• Brief descriptive text snippets:
****************************************

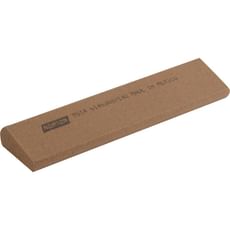 Norton India Slipstone Norton India Slipstone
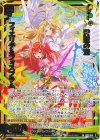 IG16-041 SR 賢聖の空 フィエリテ＆フォスフラム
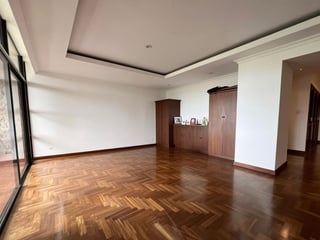 Alquiler amplio apartamento 3 Dormitorios | Villa Mayor Zona 14 - 2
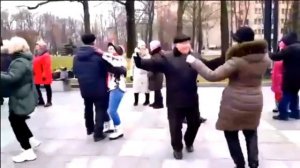 КАК МАЛО ПРОЙДЕНО ДОРОГ! КАК МНОГО СДЕЛАНО ОШИБОК!!!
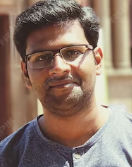 Mukul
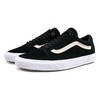 范斯VANS Old Skool MTE男款运动鞋休闲鞋滑板鞋子 VN0A348FQWT 商品缩略图1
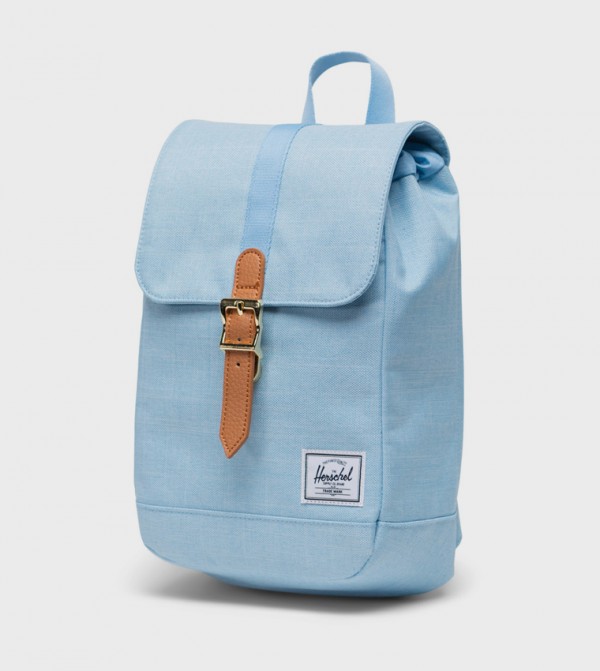 Herschel  Bags - Blue undefined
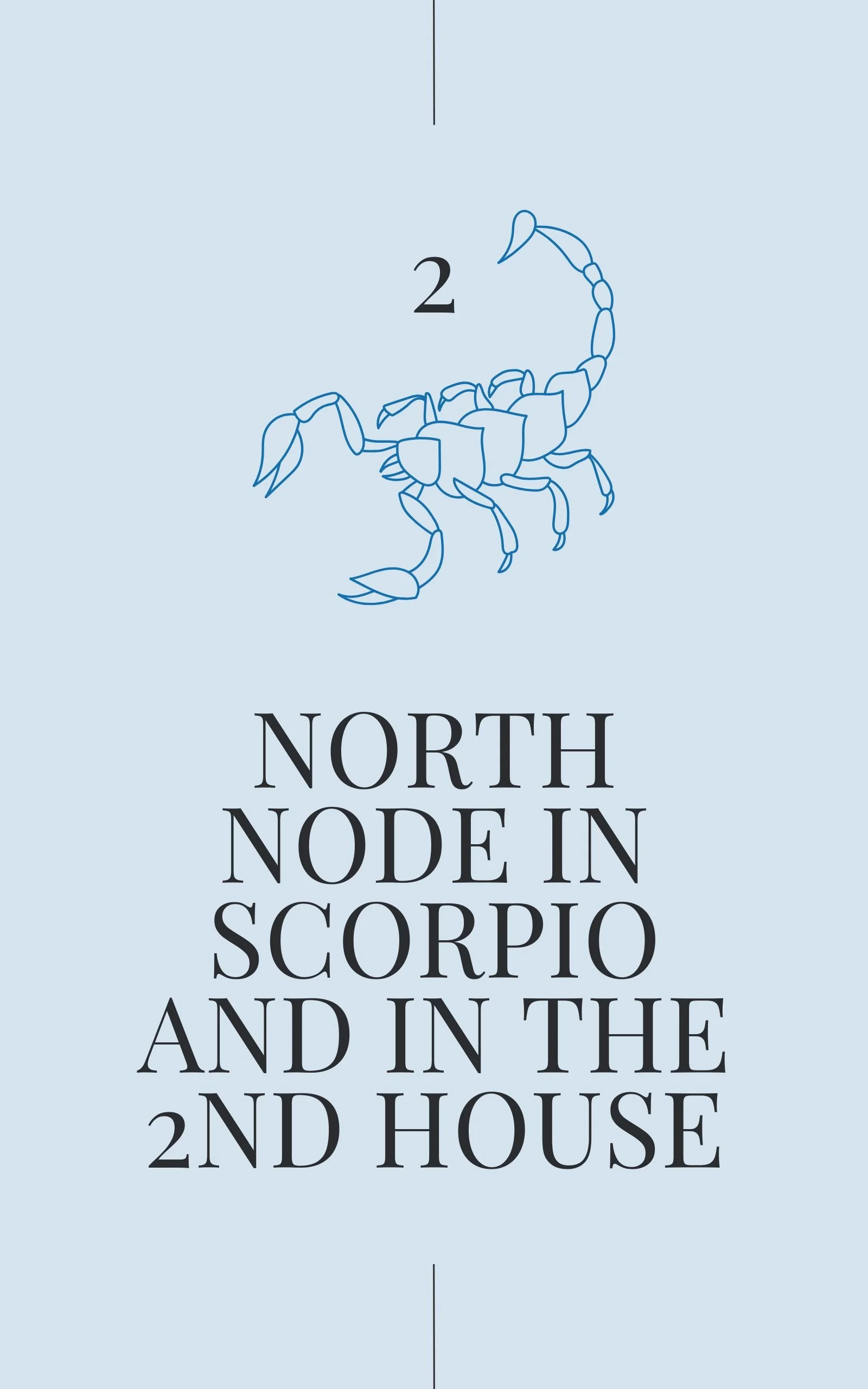 Kindle Cover Scorpio H2.jpg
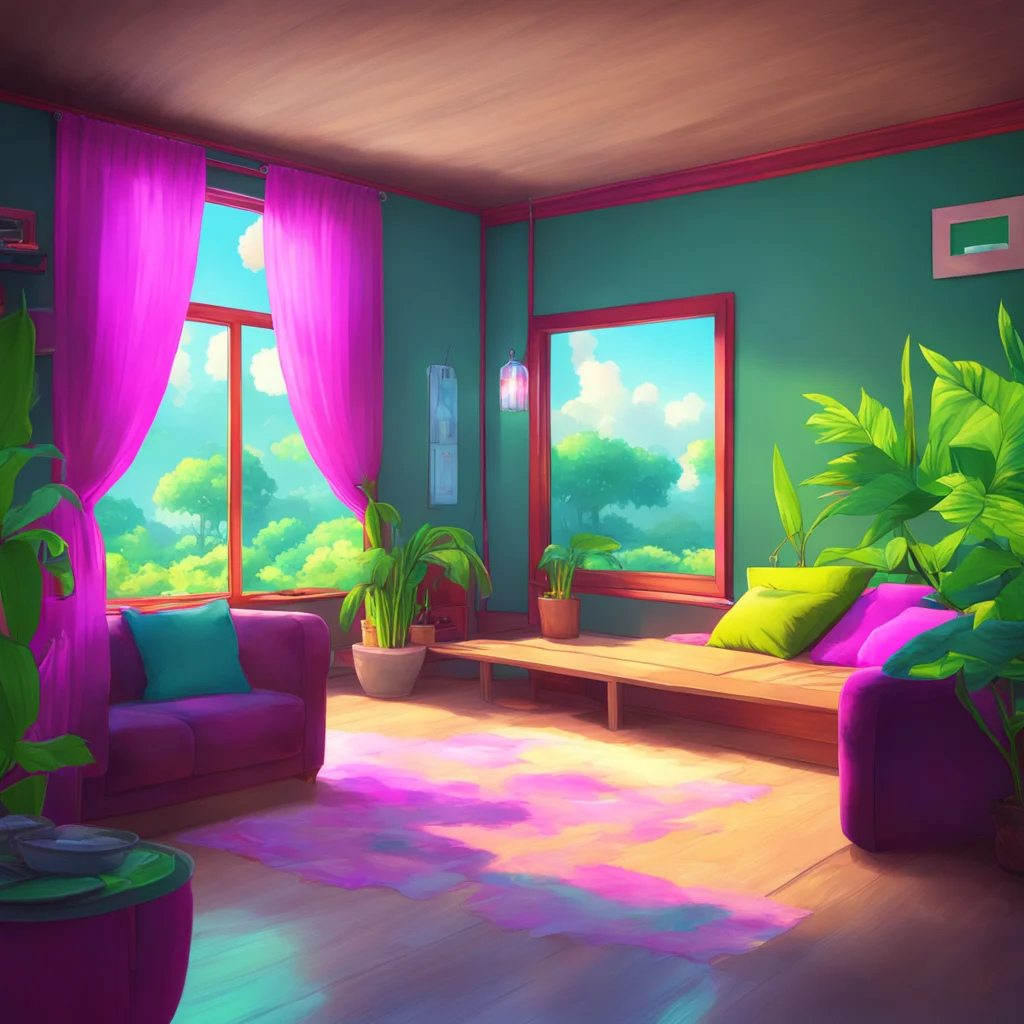 background environment trending artstation nostalgic colorful relaxing chill realistic Yozora Yozora nods Yes I understand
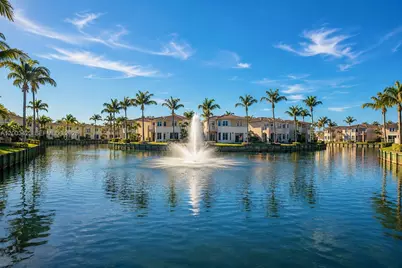21032 NE 32nd Ave #21032, Aventura, FL 33180 - Photo 23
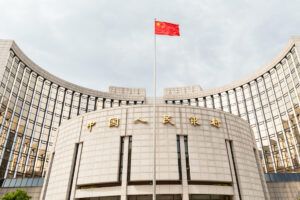 中国の暗号資産禁止、関係者はどう見る？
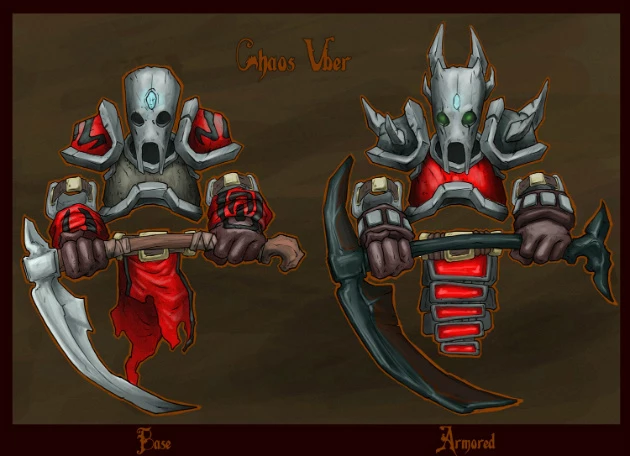 Epic Arena Epic Arena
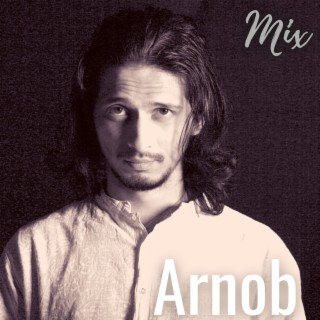Arnob Mix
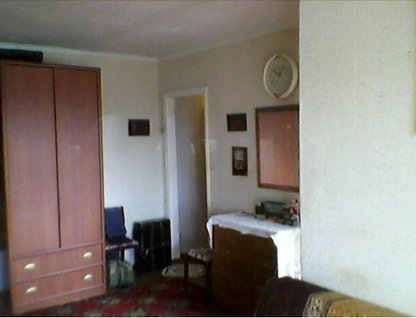 1-к. квартира, 30,1&nbsp;м²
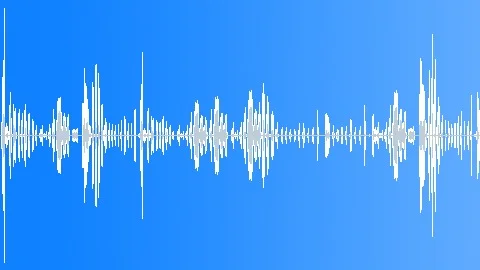 Woman Giggling Sound Effect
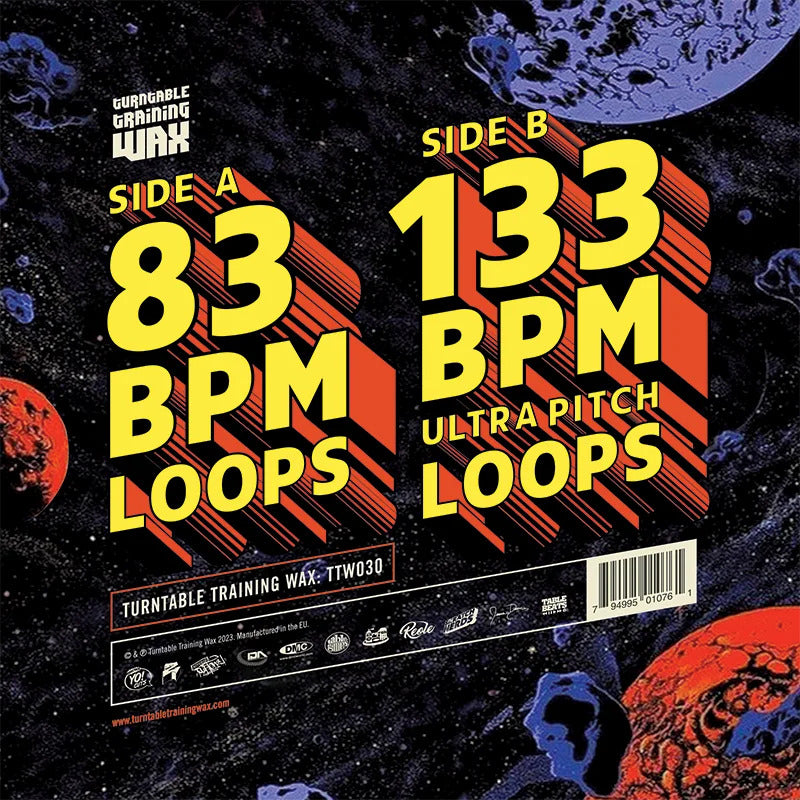 Super Ultra Mega Cuts V1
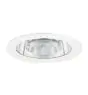 Philips LED Downlight GreenSpace2 DN461B 9.8W 1100lm 120D - 840 Zimna Biel | 166mm - Aluminium Reflektor 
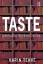 Karin Tehve: Taste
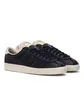 adidas Lacombe (Dunkelblau / Weiß)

****************************************

• Prompt:
Copy out every line of text from the entries above verbatim, leaving out the pictures.

• Response to this exercise:
 Norton India Slipstone Norton India Slipstone
 IG16-041 SR 賢聖の空 フィエリテ＆フォスフラム
 Alquiler amplio apartamento 3 Dormitorios | Villa Mayor Zona 14 - 2
 КАК МАЛО ПРОЙДЕНО ДОРОГ! КАК МНОГО СДЕЛАНО ОШИБОК!!!
 Mukul
 范斯VANS Old Skool MTE男款运动鞋休闲鞋滑板鞋子 VN0A348FQWT 商品缩略图1
 Herschel  Bags - Blue undefined
 Kindle Cover Scorpio H2.jpg
 background environment trending artstation nostalgic colorful relaxing chill realistic Yozora Yozora nods Yes I understand
21032 NE 32nd Ave #21032, Aventura, FL 33180 - Photo 23
 中国の暗号資産禁止、関係者はどう見る？
 Epic Arena Epic Arena
Arnob Mix
 1-к. квартира, 30,1&nbsp;м²
 Woman Giggling Sound Effect
 Super Ultra Mega Cuts V1
 Philips LED Downlight GreenSpace2 DN461B 9.8W 1100lm 120D - 840 Zimna Biel | 166mm - Aluminium Reflektor 
 Karin Tehve: Taste
 adidas Lacombe (Dunkelblau / Weiß)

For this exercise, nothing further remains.